Entrepreneurs and Innovators share at least one thing in common: the challenge of selecting a name for a new venture.  In a digital world where seemingly every catchy word or phrased seems to be used by someone else, choosing an original, creative, valuable name for a new venture isn’t easy.

When clients consult us regarding a name for a new business, brand, or idea, we always encourage them to shortlist 5 names.  Stay engaged in the name selection process until you have at least 5 names that you like to choose from.  Why 5?  Because if you select less than that, the odds of obtaining trademark clearance from your IP lawyer become greater; going back to the drawing board is inefficient and sometimes kills a founder’s morale.  By selecting 5 or more names to throw in the hopper, we can be relatively certain that at least one will check out from a legal perspective.

During the name selection and clearance process, it is common (and understandable) for a client to become emotional about the name selected.  If it’s a new business, however, my advice is usually not to proceed with a name that has any potential problems associated with it.  For example, often times there may be similar names in different but potentially related fields.  While our firm routinely argues for and against findings of likelihood of confusion on a daily basis (and are capable of doing so in most cases), it is never advisable to select a name which has an even 20% chance of infringing on another mark.  Or, even if there’s only a 5% chance of infringing, but the third party is highly litigious, it is likely not advisable to proceed with the name. Why?  Because no new company needs the headache of a trademark infringement litigation, even if the new company’s mark is ultimately found to be non-infringing.  There are better way to spend venture dollars than on costly and time-consuming litigation.

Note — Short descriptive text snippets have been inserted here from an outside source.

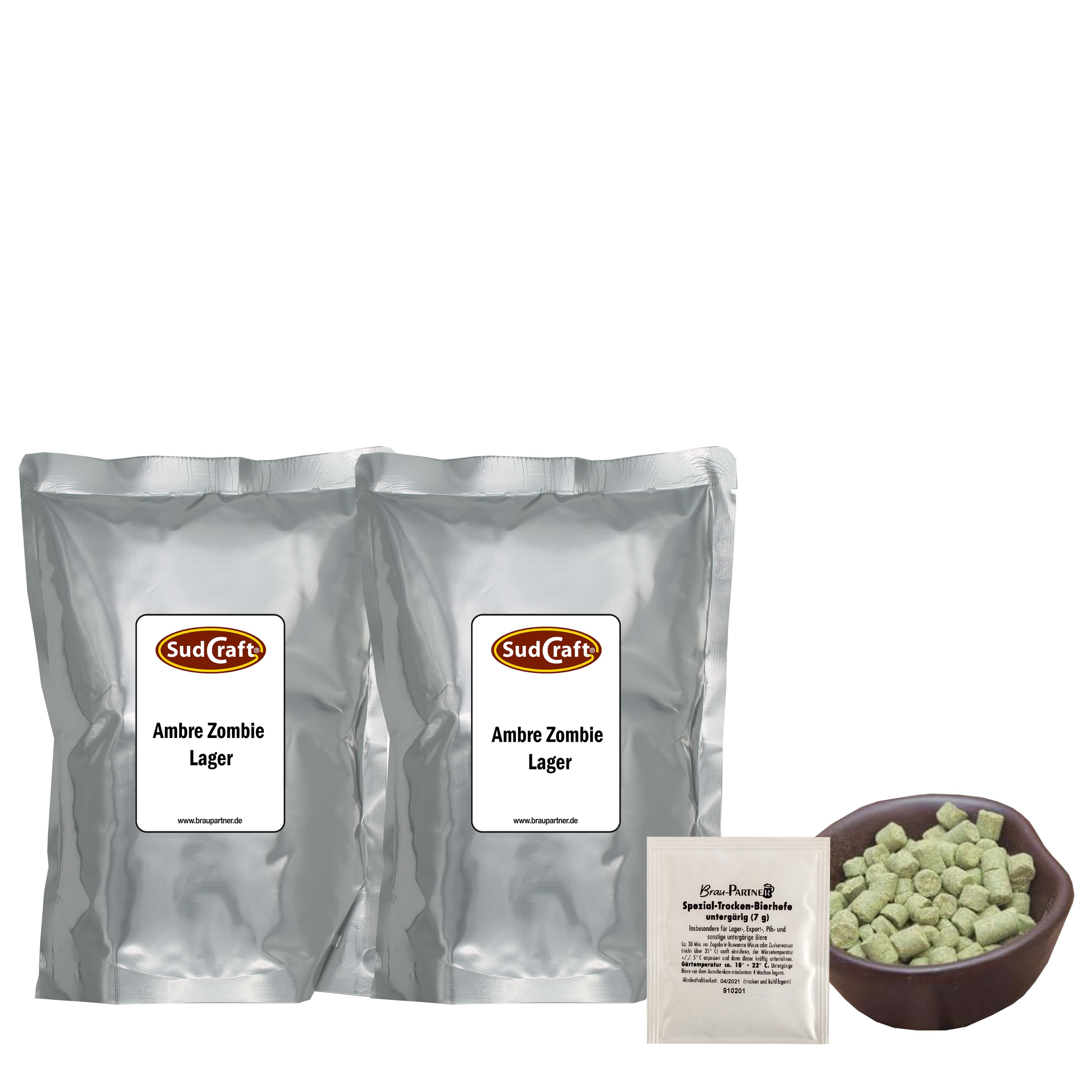 SudCraft AMBRE ZOMBIE LAGER 3 kg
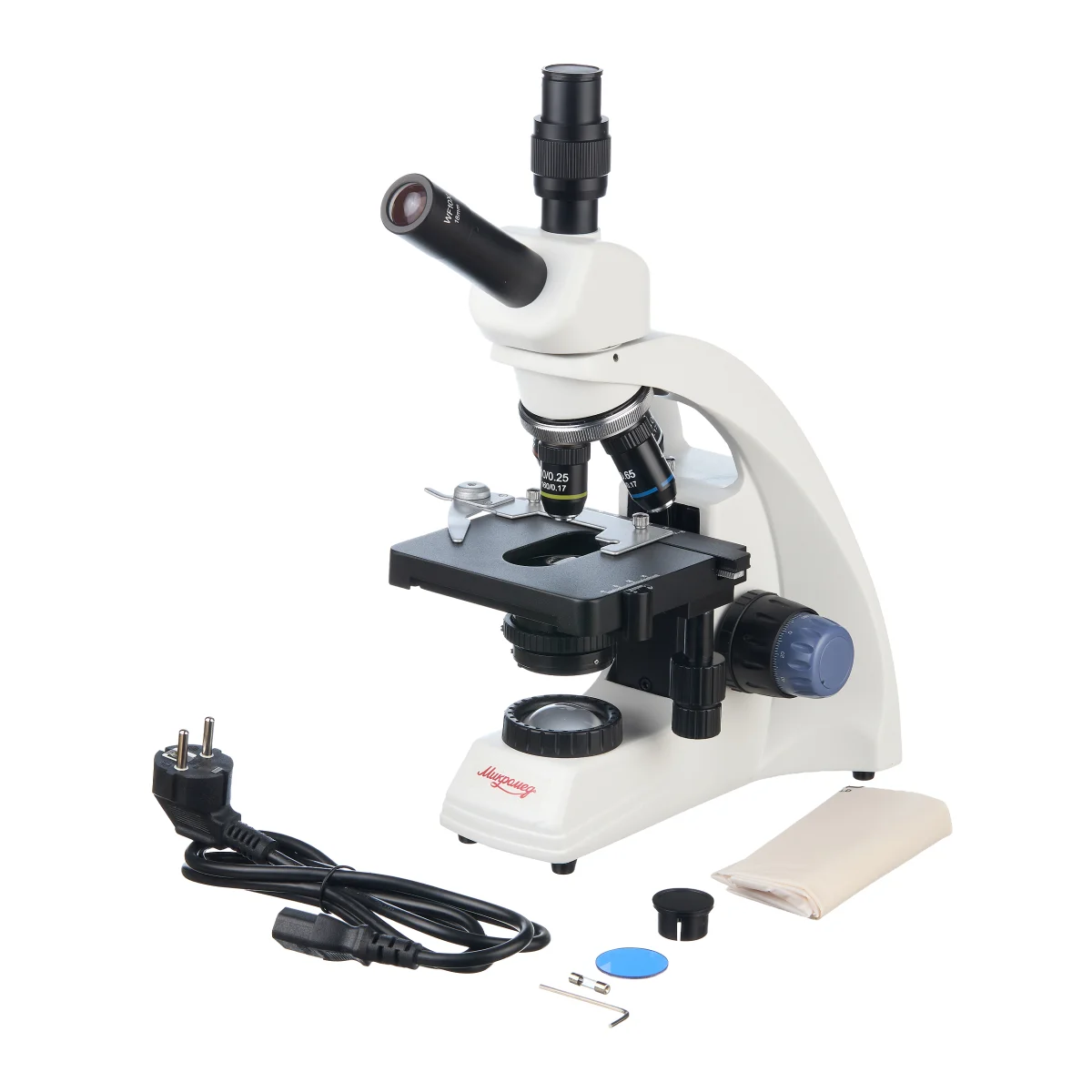 Микроскоп биологический Микромед P-2МК монокулярный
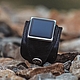 Кожаный браслет для Apple iPod Nano 6G - Черный. Часы наручные. Кожгалантерея и изделия из кожи (kozhgalantereya). Интернет-магазин Ярмарка Мастеров.  Фото №2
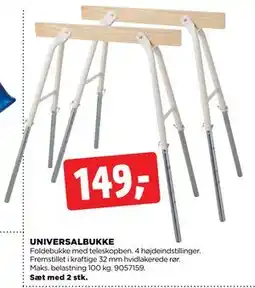 jem & fix UNIVERSALBUKKE, DKK 149 tilbud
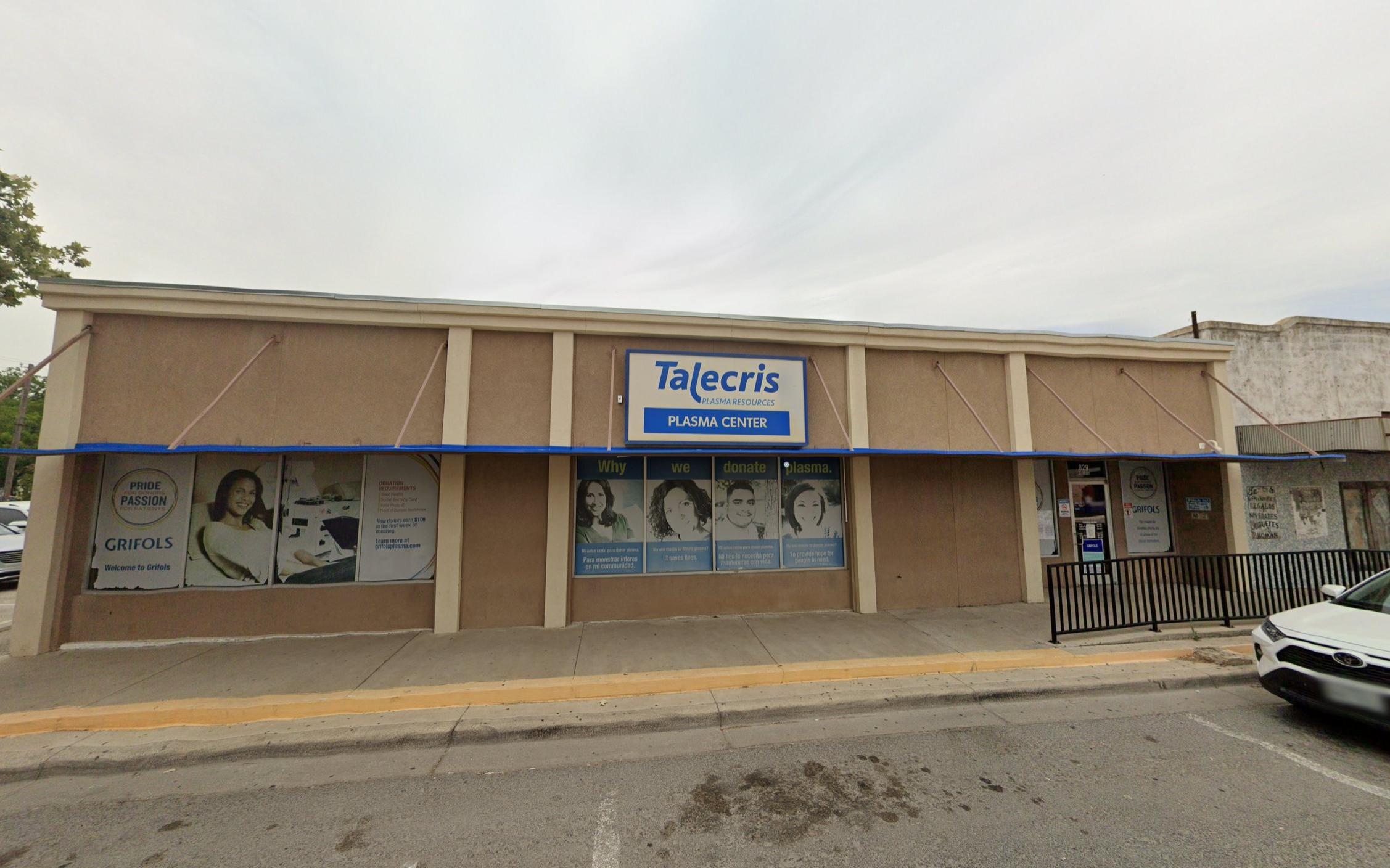 Grifols Talecris Plasma Donation Center Del Rio, TX plasma donation center in Del Rio, Texas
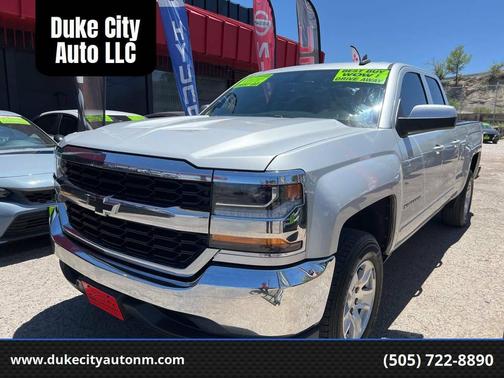 Silver Ice Metallic 2018 Chevrolet Silverado 1500 1LT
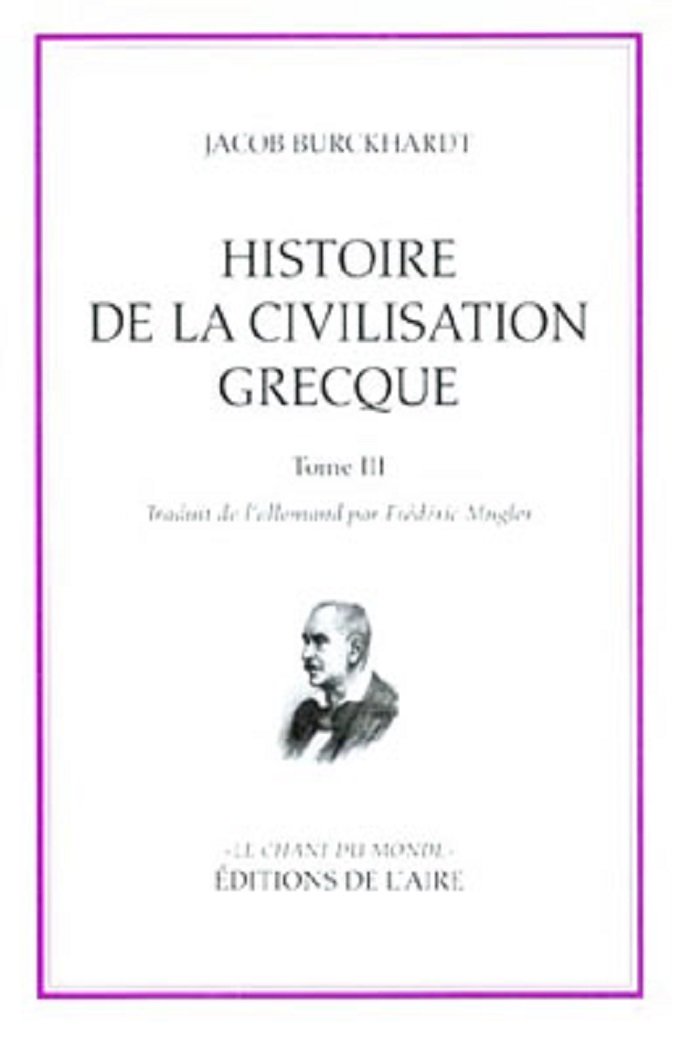 Histoire de la civilisation grecque T3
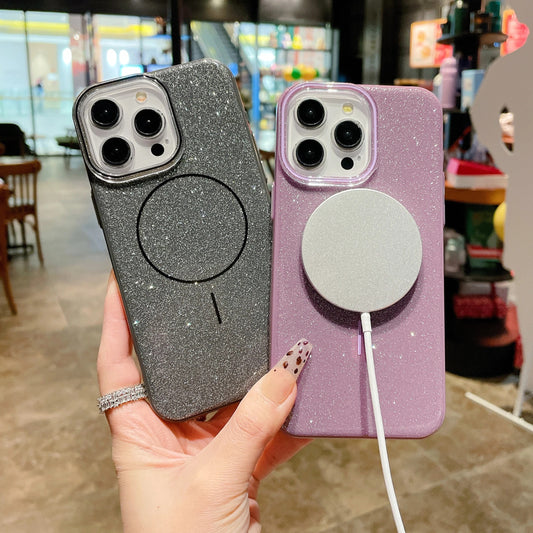 New Bling Glitter Glossy MagSafe Case! 🖤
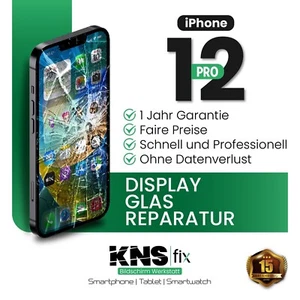 iPhone 12 Pro Przednie szkło Naprawa Szkło wyświetlacza Wymiana ✅ 24 godziny | Tanio! - Zdjęcie 1 z 5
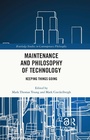 Cover: Maintenance and Philosophy of Technology - Routledge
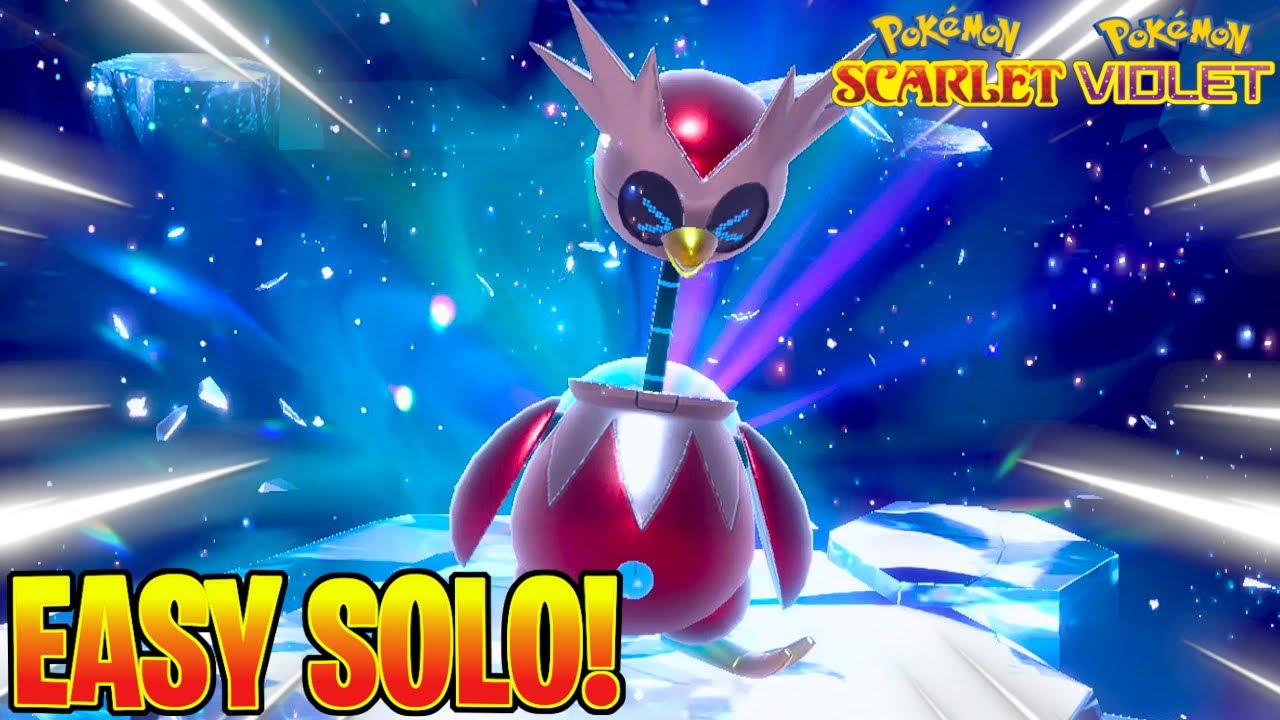 EASY KO! How to Easily Solo 7 Star Iron Bundle Raid in Pokémon Scarlet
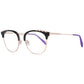 Black Metal Glasses (Frames)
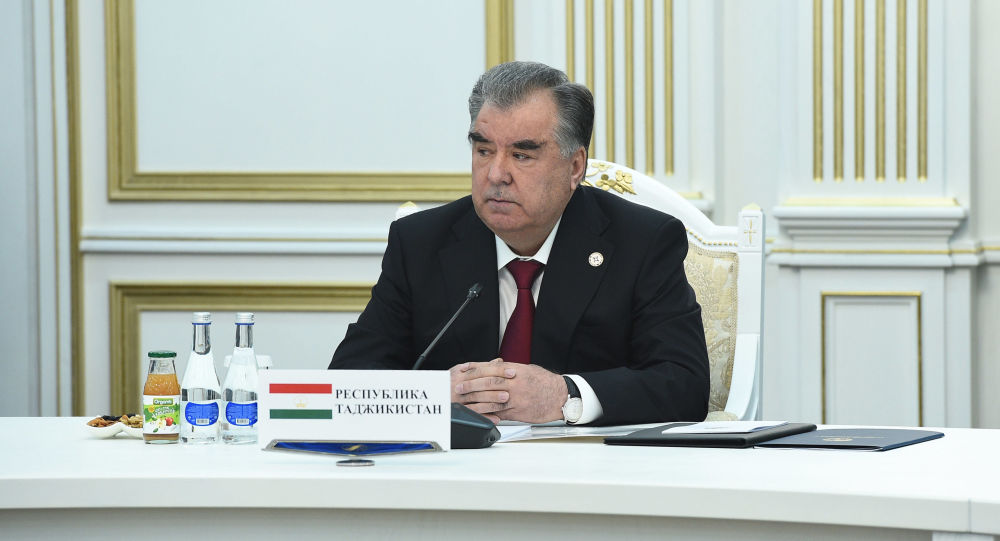 Рахмон назначил нового посла Таджикистана в Афганистане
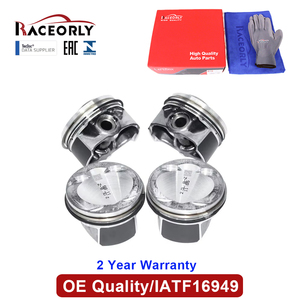 Kit <span class=keywords><strong>de</strong></span> pistons RACEORLY 06L107065CH STD 82,5 mm 1.2/1.2/2.0 avec segments et segments <span class=keywords><strong>de</strong></span> suralimentation pour VW Audi EA888 2.0T CWNA DBFB - Product Image 1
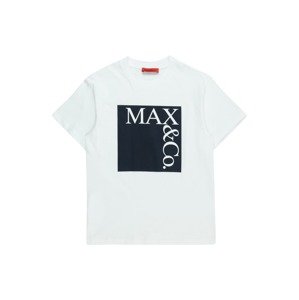 MAX&Co. Tričko  námornícka modrá / biela
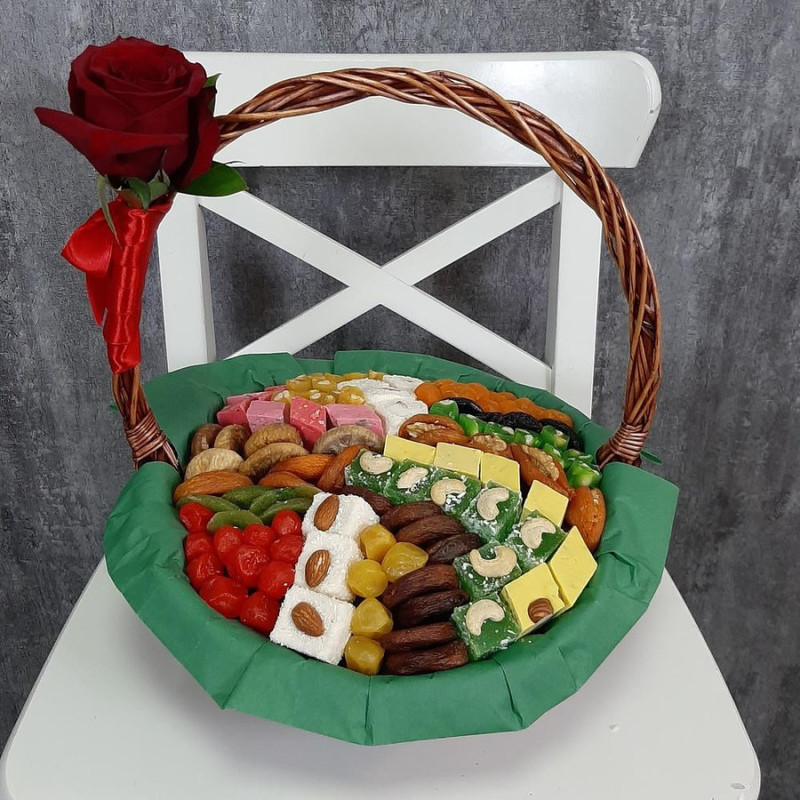 Dried fruits with rose, standart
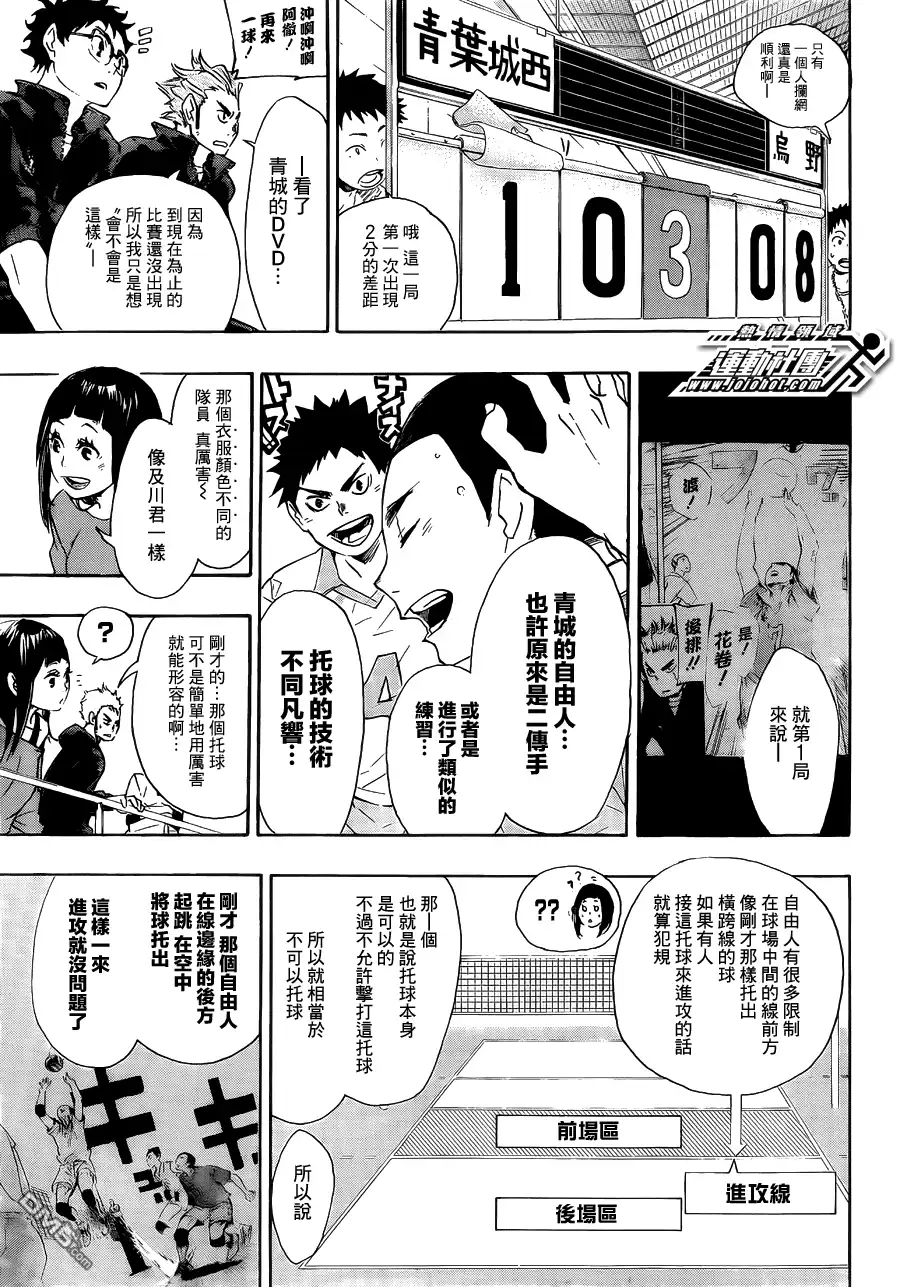 《排球》第61话 团队实力与小野兽 第11页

Think of it this way: no matter how incredible, meaningful, and poignant your new name may be, a name for a new company is nearly worthless in the eyes of a consumer, because a consumer is not yet familiar with the brand.  Of course, if you’re a mid-stage company who runs into a hiccup with your trademark, it might be worth it to pursue litigation in an effort to preserve the value built up over time in your mark.  But, if your mark hasn’t been introduced to consumers yet, and there’s a possibility that a third party might have an issue with your use, in most cases it makes sense to select a new mark, or, if you’ve followed my recommendation, pick one of the other 4.